May 8, 2017

During the Palestine leaders White House visit on Wednesday,  U.S. Commander in Chief Donald Trump expressed his doubts about the difficulty that others have perceived concerning establishing peace in the Middle East.

While attending a lunch with senior US officials and Palestinian officials who were accompanied by President  Mahmoud Abbas , president Trump assured those and company that negotiating a deal to put an end to the six decades of conflict and bring about peace between the Palestinians and Israelis was “frankly maybe not as difficult as people have thought over the years.”

Additionally, Trump mentioned that he is confident that both parties want to secure a deal. As reported by Reuters., Trump further proclaimed that “We need two willing parties. We believe Israel is willing, we believe you’re willing, and if you both are willing, we’re going to make a deal.”

In the moments immediately following their first meeting ever between Abbas and Donald in the Oval Office, Trump proclaimed that he is willing “to do whatever is necessary” of him in order for peace still to be brokered. He mentioned that he will perform as a mediator in the negotiations between Pres. Abbas is an Israeli Prime Minister Benjamin Netanyahu.

Trump, in comments released by White House officials, stated that “I’m committed to working with Israel and the Palestinians to reach an agreement.”  The United States is not allowed to impose any agreements, nor can another nation. It must be the Israelis and Palestinians who collaborates with each other in order to develop an agreement that “allows both peoples to live, worship, and thrive and prosper in peace.”

Is really Prime Minister Benjamin Netanyahu’s initial reaction to the Trump meeting was the announcement that Palestinians “name their schools after mass murderers of Israelis and they pay terrorists.”

Netanyahu expressed strong words of criticism against Abbas for conveying to Trump that the people of Palestine are seeking to force in quote culture of peace” upon their youth, as reported by the times of Israel.

The Prime Minister of Israel denied that proclamation, leasing a statement that declared Netanyahu’s assertions as “unfortunately not true.”

Netanyahu says he “fervently shares” president Trump’s commitment to the advancement of peace when he met with Trump in February on Washington grounds. Prior to the sit-down with Romanian Prime Minister  Sorin Grindeanu,  Netanyahu added that he hopes that pursuit of June peace and achievement a substantial change is possible. “This is something Israel is always ready for. I’m always ready for genuine peace.”

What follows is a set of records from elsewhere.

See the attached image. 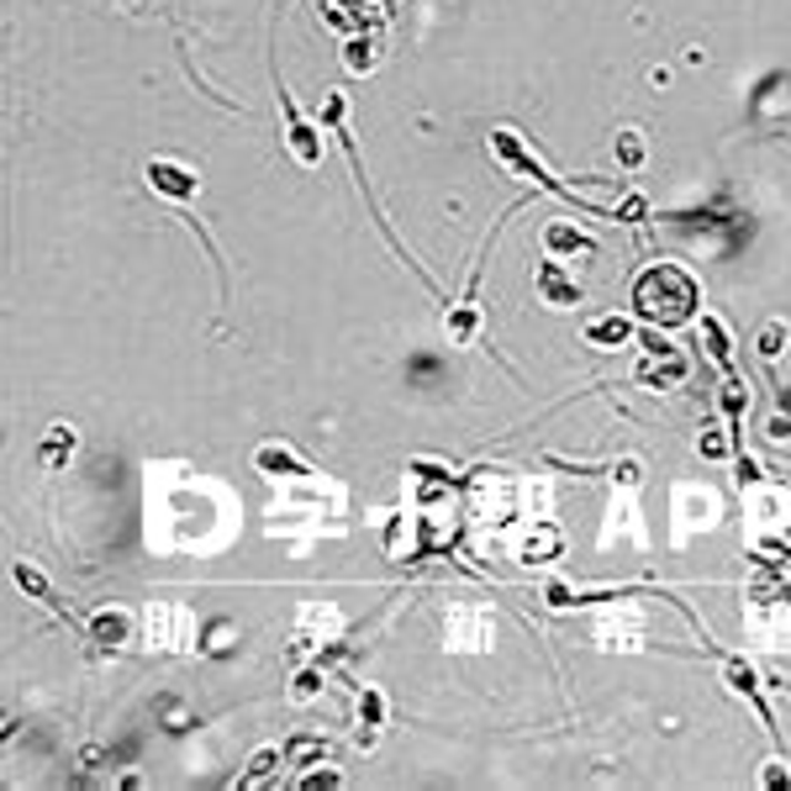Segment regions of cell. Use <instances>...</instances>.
Masks as SVG:
<instances>
[{
  "label": "cell",
  "instance_id": "cell-1",
  "mask_svg": "<svg viewBox=\"0 0 791 791\" xmlns=\"http://www.w3.org/2000/svg\"><path fill=\"white\" fill-rule=\"evenodd\" d=\"M633 312H639V323L660 327V333H675V327L696 323V312H702V280L675 259L650 264L633 280Z\"/></svg>",
  "mask_w": 791,
  "mask_h": 791
},
{
  "label": "cell",
  "instance_id": "cell-2",
  "mask_svg": "<svg viewBox=\"0 0 791 791\" xmlns=\"http://www.w3.org/2000/svg\"><path fill=\"white\" fill-rule=\"evenodd\" d=\"M491 154H496V164H502V169L523 175L527 185H538V190H544V196H554V201H570L575 211H586V217H607V223H617V217H612V206H591V201H581V196H570V185L554 180L544 164L533 159V148H527V142L512 132V127H491Z\"/></svg>",
  "mask_w": 791,
  "mask_h": 791
},
{
  "label": "cell",
  "instance_id": "cell-3",
  "mask_svg": "<svg viewBox=\"0 0 791 791\" xmlns=\"http://www.w3.org/2000/svg\"><path fill=\"white\" fill-rule=\"evenodd\" d=\"M723 686H729L739 702H750L754 718L771 729L775 750H781V718L771 712V696H765V686H760V670H754L750 660H739V654H723Z\"/></svg>",
  "mask_w": 791,
  "mask_h": 791
},
{
  "label": "cell",
  "instance_id": "cell-4",
  "mask_svg": "<svg viewBox=\"0 0 791 791\" xmlns=\"http://www.w3.org/2000/svg\"><path fill=\"white\" fill-rule=\"evenodd\" d=\"M275 90H280L285 142H290V154H296V164H306V169H317V164H323V138H317V127L306 122V111L296 106V96L285 90V80H280V75H275Z\"/></svg>",
  "mask_w": 791,
  "mask_h": 791
},
{
  "label": "cell",
  "instance_id": "cell-5",
  "mask_svg": "<svg viewBox=\"0 0 791 791\" xmlns=\"http://www.w3.org/2000/svg\"><path fill=\"white\" fill-rule=\"evenodd\" d=\"M148 190L159 201H175V206H190L201 196V175L190 164H175V159H154L148 164Z\"/></svg>",
  "mask_w": 791,
  "mask_h": 791
},
{
  "label": "cell",
  "instance_id": "cell-6",
  "mask_svg": "<svg viewBox=\"0 0 791 791\" xmlns=\"http://www.w3.org/2000/svg\"><path fill=\"white\" fill-rule=\"evenodd\" d=\"M85 639H90V650H96V654H122L127 639H132V612H127V607L90 612V623H85Z\"/></svg>",
  "mask_w": 791,
  "mask_h": 791
},
{
  "label": "cell",
  "instance_id": "cell-7",
  "mask_svg": "<svg viewBox=\"0 0 791 791\" xmlns=\"http://www.w3.org/2000/svg\"><path fill=\"white\" fill-rule=\"evenodd\" d=\"M475 338H481V269L469 275L459 306L448 312V344H454V348H469Z\"/></svg>",
  "mask_w": 791,
  "mask_h": 791
},
{
  "label": "cell",
  "instance_id": "cell-8",
  "mask_svg": "<svg viewBox=\"0 0 791 791\" xmlns=\"http://www.w3.org/2000/svg\"><path fill=\"white\" fill-rule=\"evenodd\" d=\"M75 454H80V427L75 423H53L48 433H42V444H38L42 469H69L75 465Z\"/></svg>",
  "mask_w": 791,
  "mask_h": 791
},
{
  "label": "cell",
  "instance_id": "cell-9",
  "mask_svg": "<svg viewBox=\"0 0 791 791\" xmlns=\"http://www.w3.org/2000/svg\"><path fill=\"white\" fill-rule=\"evenodd\" d=\"M686 375H691V369H686V359H681L675 348H660V354H650L644 365L633 369V380H639V386H654V390H670V386H681Z\"/></svg>",
  "mask_w": 791,
  "mask_h": 791
},
{
  "label": "cell",
  "instance_id": "cell-10",
  "mask_svg": "<svg viewBox=\"0 0 791 791\" xmlns=\"http://www.w3.org/2000/svg\"><path fill=\"white\" fill-rule=\"evenodd\" d=\"M254 465H259V475H269V481H312V475H317L306 459L290 454V444H259Z\"/></svg>",
  "mask_w": 791,
  "mask_h": 791
},
{
  "label": "cell",
  "instance_id": "cell-11",
  "mask_svg": "<svg viewBox=\"0 0 791 791\" xmlns=\"http://www.w3.org/2000/svg\"><path fill=\"white\" fill-rule=\"evenodd\" d=\"M11 581H17V591H27L32 602H42V607H53L59 617H69V612H63V602L53 596V586H48V575H42L32 560H17V565H11ZM69 623H80V617H69ZM80 629H85V623H80Z\"/></svg>",
  "mask_w": 791,
  "mask_h": 791
},
{
  "label": "cell",
  "instance_id": "cell-12",
  "mask_svg": "<svg viewBox=\"0 0 791 791\" xmlns=\"http://www.w3.org/2000/svg\"><path fill=\"white\" fill-rule=\"evenodd\" d=\"M639 333V323H629V317H591L586 327H581V338H586L591 348H623Z\"/></svg>",
  "mask_w": 791,
  "mask_h": 791
},
{
  "label": "cell",
  "instance_id": "cell-13",
  "mask_svg": "<svg viewBox=\"0 0 791 791\" xmlns=\"http://www.w3.org/2000/svg\"><path fill=\"white\" fill-rule=\"evenodd\" d=\"M538 296H544L548 306H581V285L570 280L560 264H544V269H538Z\"/></svg>",
  "mask_w": 791,
  "mask_h": 791
},
{
  "label": "cell",
  "instance_id": "cell-14",
  "mask_svg": "<svg viewBox=\"0 0 791 791\" xmlns=\"http://www.w3.org/2000/svg\"><path fill=\"white\" fill-rule=\"evenodd\" d=\"M696 323H702V348H708V359L718 369H723V375H733V344H729V327H723V317H696Z\"/></svg>",
  "mask_w": 791,
  "mask_h": 791
},
{
  "label": "cell",
  "instance_id": "cell-15",
  "mask_svg": "<svg viewBox=\"0 0 791 791\" xmlns=\"http://www.w3.org/2000/svg\"><path fill=\"white\" fill-rule=\"evenodd\" d=\"M285 760H290V754H285V750H275V744H269V750H259V754H254V760L244 765V775H238V787H244V791H254L259 781H269V775L280 771Z\"/></svg>",
  "mask_w": 791,
  "mask_h": 791
},
{
  "label": "cell",
  "instance_id": "cell-16",
  "mask_svg": "<svg viewBox=\"0 0 791 791\" xmlns=\"http://www.w3.org/2000/svg\"><path fill=\"white\" fill-rule=\"evenodd\" d=\"M544 244H548V254H591V238L581 233V227H570V223H548Z\"/></svg>",
  "mask_w": 791,
  "mask_h": 791
},
{
  "label": "cell",
  "instance_id": "cell-17",
  "mask_svg": "<svg viewBox=\"0 0 791 791\" xmlns=\"http://www.w3.org/2000/svg\"><path fill=\"white\" fill-rule=\"evenodd\" d=\"M718 406H723V417H729V427H733V448H744V444H739V423H744V406H750V390L739 386L733 375H723V396H718Z\"/></svg>",
  "mask_w": 791,
  "mask_h": 791
},
{
  "label": "cell",
  "instance_id": "cell-18",
  "mask_svg": "<svg viewBox=\"0 0 791 791\" xmlns=\"http://www.w3.org/2000/svg\"><path fill=\"white\" fill-rule=\"evenodd\" d=\"M380 723H386V691L369 686L365 691V729H359V750L375 744V729H380Z\"/></svg>",
  "mask_w": 791,
  "mask_h": 791
},
{
  "label": "cell",
  "instance_id": "cell-19",
  "mask_svg": "<svg viewBox=\"0 0 791 791\" xmlns=\"http://www.w3.org/2000/svg\"><path fill=\"white\" fill-rule=\"evenodd\" d=\"M375 53H380V48H375L369 38H348L344 42V69L348 75H369V69H375Z\"/></svg>",
  "mask_w": 791,
  "mask_h": 791
},
{
  "label": "cell",
  "instance_id": "cell-20",
  "mask_svg": "<svg viewBox=\"0 0 791 791\" xmlns=\"http://www.w3.org/2000/svg\"><path fill=\"white\" fill-rule=\"evenodd\" d=\"M290 696H296V702H312V696H323V670H317V665L296 670V681H290Z\"/></svg>",
  "mask_w": 791,
  "mask_h": 791
},
{
  "label": "cell",
  "instance_id": "cell-21",
  "mask_svg": "<svg viewBox=\"0 0 791 791\" xmlns=\"http://www.w3.org/2000/svg\"><path fill=\"white\" fill-rule=\"evenodd\" d=\"M554 554H560V533H554V527H538V538H533V544H523L527 565H533V560H554Z\"/></svg>",
  "mask_w": 791,
  "mask_h": 791
},
{
  "label": "cell",
  "instance_id": "cell-22",
  "mask_svg": "<svg viewBox=\"0 0 791 791\" xmlns=\"http://www.w3.org/2000/svg\"><path fill=\"white\" fill-rule=\"evenodd\" d=\"M754 781H760V787H771V791H787L791 787V765L775 754V760H765V765H760V775H754Z\"/></svg>",
  "mask_w": 791,
  "mask_h": 791
},
{
  "label": "cell",
  "instance_id": "cell-23",
  "mask_svg": "<svg viewBox=\"0 0 791 791\" xmlns=\"http://www.w3.org/2000/svg\"><path fill=\"white\" fill-rule=\"evenodd\" d=\"M317 787H344V771L338 765H312V771H301V791H317Z\"/></svg>",
  "mask_w": 791,
  "mask_h": 791
},
{
  "label": "cell",
  "instance_id": "cell-24",
  "mask_svg": "<svg viewBox=\"0 0 791 791\" xmlns=\"http://www.w3.org/2000/svg\"><path fill=\"white\" fill-rule=\"evenodd\" d=\"M617 164H623V169H639V164H644V142H639V132H623V138H617Z\"/></svg>",
  "mask_w": 791,
  "mask_h": 791
},
{
  "label": "cell",
  "instance_id": "cell-25",
  "mask_svg": "<svg viewBox=\"0 0 791 791\" xmlns=\"http://www.w3.org/2000/svg\"><path fill=\"white\" fill-rule=\"evenodd\" d=\"M781 348H787V327H781V323L760 327V354H765V359H775Z\"/></svg>",
  "mask_w": 791,
  "mask_h": 791
},
{
  "label": "cell",
  "instance_id": "cell-26",
  "mask_svg": "<svg viewBox=\"0 0 791 791\" xmlns=\"http://www.w3.org/2000/svg\"><path fill=\"white\" fill-rule=\"evenodd\" d=\"M702 454H708V459H729V438H723L718 427H702Z\"/></svg>",
  "mask_w": 791,
  "mask_h": 791
},
{
  "label": "cell",
  "instance_id": "cell-27",
  "mask_svg": "<svg viewBox=\"0 0 791 791\" xmlns=\"http://www.w3.org/2000/svg\"><path fill=\"white\" fill-rule=\"evenodd\" d=\"M765 438H771V444L791 438V417H771V423H765Z\"/></svg>",
  "mask_w": 791,
  "mask_h": 791
}]
</instances>
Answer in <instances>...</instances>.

Former Pres. Bill Clinton was the one president, of all those with tried and failed, who was able to bring about the most success in bringing about significant progression towards resolving the delicate and biblical conflict of the Middle East. In 1993, Clinton managed to unite  Palestinian leader Yasser Arafat and Israeli Prime Minister Yitzhak Rabin in which they both signed off on the Oslo Accords.

Rabin was assassinated in 1995 by a radical right rain Israeli as a result for his involvement in the agreements, and by the time the new millennium rolled around, the Second Intifada uprising had manifested into an open and active war between Palestinian militants located in the Gaza and West Bank defending themselves against Israeli forces.

Then in 2004,  Yasser Arafat passed away after becoming ill and being admitted into a Paris hospital, which happened as a result of an Israeli Defense forces siege that took place at his  Ramallah compound.

Former Pres. George W. Bush’s made an attempt to bring about a peace deal in January 2008. Bush made the prediction that the agreement would be signed by both parties prior to the expiration of his term. But upon the inauguration of former Pres. Barack Obama the year after, the discussions between the two countries had arrived at another stalemate.

Vice President John Kerry expressed optimism about the formulation of an agreement as Secretary of State in 2013. But talks between the two countries broke down in April 2004 which led to the breakout of war in Gaza only 60 days later.

But during the short that a time in which the Trump administration took office in January 2017, the president’s position on the Israeli – Palestinian conflict has shifted from one side to another from the beginning.

During his February meeting with  Netanyahu, Trump abandoned the nation’s seemingly everlasting commitment to broker a two-state agreement in which Palestine would become an independent state that would reside next to Israel all while angering Palestinians by asserting that the US Embassy would be moved to Jerusalem.

But in a contrasting move, Trump has sent invitations to Abbas in his administration to visits the capital and has forcefully criticized Israel for their West Bank settlement building construction.

Abbas reminded Trump of his requirement that the borderlines of Palestine established prior to the 1967 Six Day War should remain intact upon the states and dependents, announcing East Jerusalem as its capital.